This work proposes the first semi-supervised inference framework that integrates Mixture-of-Experts (MoE) with Prediction-Powered Inference (PPI) for settings where labeled data are scarce but unlabeled data are abundant. The approach treats multiple heterogeneous predictors as experts and adaptively combines their predictions via a variance-minimization criterion, achieving optimal ensemble performance without requiring prior knowledge of individual expert accuracy. Grounded in non-asymptotic statistical theory and M-estimation, the framework significantly enhances inference accuracy across tasks such as mean estimation, linear regression, and quantile estimation. Theoretical analysis provides rigorous error upper bounds, while empirical experiments demonstrate the method’s effectiveness and robustness.

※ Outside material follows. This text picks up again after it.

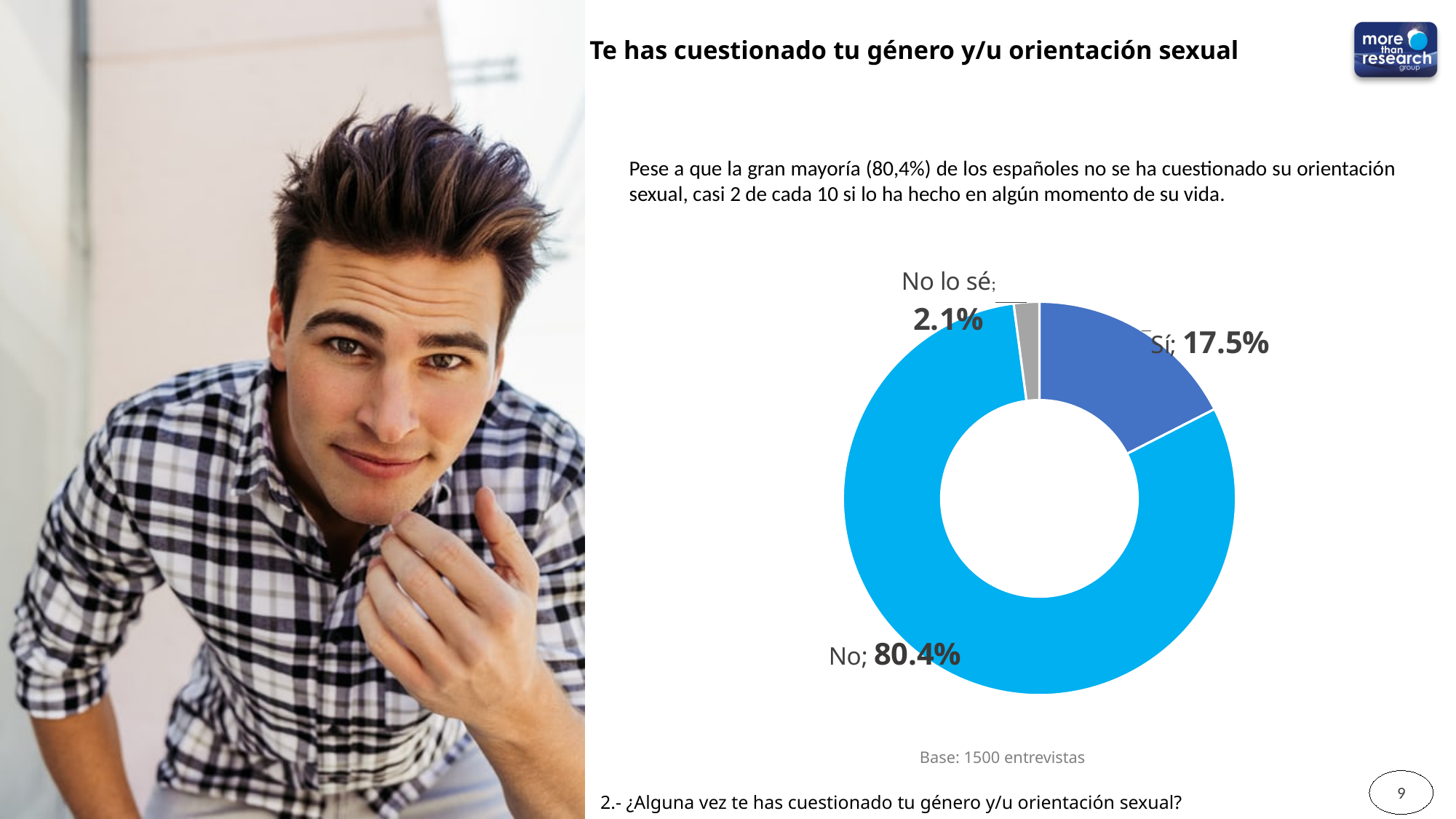
Which is larger, the "Sí" slice or the "No lo sé" slice? Sí What percentage of respondents answered "No lo sé"? 2.1% Which response has the smallest share of the chart? No lo sé What is the combined share of the "Sí" and "No lo sé" slices? 19.6% What is the difference in percentage points between the "No" and "Sí" slices? 62.9 What percentage of respondents answered "Sí"? 17.5% How many slices does the chart have? 3 What kind of chart is shown on the slide? Doughnut (pie) chart Which response has the largest share of the chart? No What colour is the "No" slice of the chart? Light blue What is the base (number of interviews) stated below the chart? 1500 entrevistas What percentage of respondents answered "No"? 80.4%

The rapidly expanding artificial intelligence (AI) industry has produced diverse yet powerful prediction tools, each with its own network architecture, training strategy, data-processing pipeline, and domain-specific strengths. These tools create new opportunities for semi-supervised inference, in which labeled data are limited and expensive to obtain, whereas unlabeled data are abundant and widely available. Given a collection of predictors, we treat them as a mixture of experts (MOE) and introduce an MOE-powered semi-supervised inference framework built upon prediction-powered inference (PPI). Motivated by the variance reduction principle underlying PPI, the proposed framework seeks the mixture of experts that achieves the smallest possible variance. Compared with standard PPI, the MOE-powered inference framework adapts to the unknown performance of individual predictors, benefits from their collective predictive power, and enjoys a best-expert guarantee. The framework is flexible and applies to mean estimation, linear regression, quantile estimation, and general M-estimation. We develop non-asymptotic theory for the MOE-powered inference framework and establish upper bounds on the coverage error of the resulting confidence intervals. Numerical experiments demonstrate the practical effectiveness of MOE-powered inference and corroborate our theoretical findings.